Blue Merle Minion: Operant Conditioning

(A rather more technical piece than I usually publish on here. This is a piece of coursework I produced and I'm so pleased with it that I wanted to share it 😊)

It is a perhaps sad truth that the modern domestic dog lives their life in a world largely designed for the convenience of its human inhabitants. Living in close proximity with humans brings behavioural requirements for those dogs to continue living somewhat harmoniously alongside the humans. This means that most humans desire a way to control the behaviours that the dogs around them display.

‘Operant conditioning is a science that comes complete with a difficult body of knowledge to master and apply with skill,’ (Burch and Bailey, 1999. p. 46)

One way in which behaviours can be increased or decreased systematically is by the provision of consequences that follow the behaviour. Operant learning is a form of conditioning, defined as ‘a behaviour change process wherein behaviours become more or less likely to occur across subsequent occasions due to the consequences that the behaviours have generated,’ (O’Heare, 2017. p. 54). The concept of operant conditioning received its first full definition in the work of B.F. Skinner, specifically in his book titled ‘The Behaviour of Organisms’ (Skinner, 1991). Skinner extended the work undertaken by Edward Thorndike, taking his Law of Effect that demonstrated food outside of a box encouraged a cat placed inside of the box to escape quicker (Thorndike, 1927).

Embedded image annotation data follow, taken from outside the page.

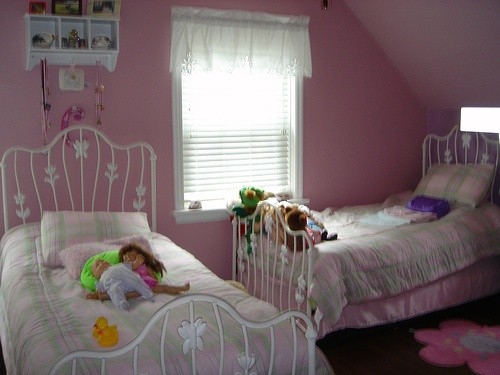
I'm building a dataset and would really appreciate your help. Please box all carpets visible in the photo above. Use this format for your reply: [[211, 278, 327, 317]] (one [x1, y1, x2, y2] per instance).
[[413, 321, 500, 375]]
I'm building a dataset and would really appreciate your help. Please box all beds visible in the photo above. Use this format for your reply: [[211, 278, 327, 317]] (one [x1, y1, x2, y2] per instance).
[[0, 126, 331, 375], [227, 125, 500, 342]]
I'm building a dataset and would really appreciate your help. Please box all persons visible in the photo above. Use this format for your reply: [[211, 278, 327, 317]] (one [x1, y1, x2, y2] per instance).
[[91, 254, 155, 307], [86, 244, 190, 300]]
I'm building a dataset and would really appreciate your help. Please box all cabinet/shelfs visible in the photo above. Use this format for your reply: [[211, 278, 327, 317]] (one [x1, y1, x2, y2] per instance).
[[23, 14, 119, 72]]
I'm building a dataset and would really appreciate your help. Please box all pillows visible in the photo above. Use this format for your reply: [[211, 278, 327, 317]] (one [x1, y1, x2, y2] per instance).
[[386, 163, 495, 223], [41, 210, 163, 292]]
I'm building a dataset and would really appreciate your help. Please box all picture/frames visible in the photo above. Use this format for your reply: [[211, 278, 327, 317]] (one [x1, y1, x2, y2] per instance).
[[51, 0, 82, 17], [28, 0, 47, 16], [87, 0, 121, 19]]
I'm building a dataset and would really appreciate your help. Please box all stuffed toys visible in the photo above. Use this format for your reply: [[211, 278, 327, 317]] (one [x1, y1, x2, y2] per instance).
[[226, 185, 337, 251]]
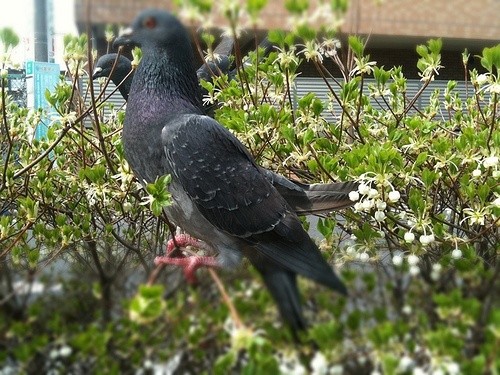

Skinner added the word reinforcement to describe one of the factors that may affect whether a particular behaviour occurs on future occasions, the other being punishment. ‘Reinforcement occurs when a behaviour, followed by a consequent stimulus, is strengthened or becomes more likely to occur again,’ (Burch and Bailey, 1999. p.27). Punishment works in the opposite direction meaning that if the consequence of a behaviour is the application of a punisher, the behaviour is less likely to occur again in a similar situation (Burch and Bailey, 1999).

As well as these terms reinforcement and punishment, the principles of operant behaviour are also described using the terms ‘positive’ and ‘negative’ (Burch and Bailey, 1999). Often misunderstood as having positive or negative effects, in the context of operant conditioning the words mean adding in a stimulus (positive) or removing a stimulus (negative) to affect the likelihood of behavioural repetition.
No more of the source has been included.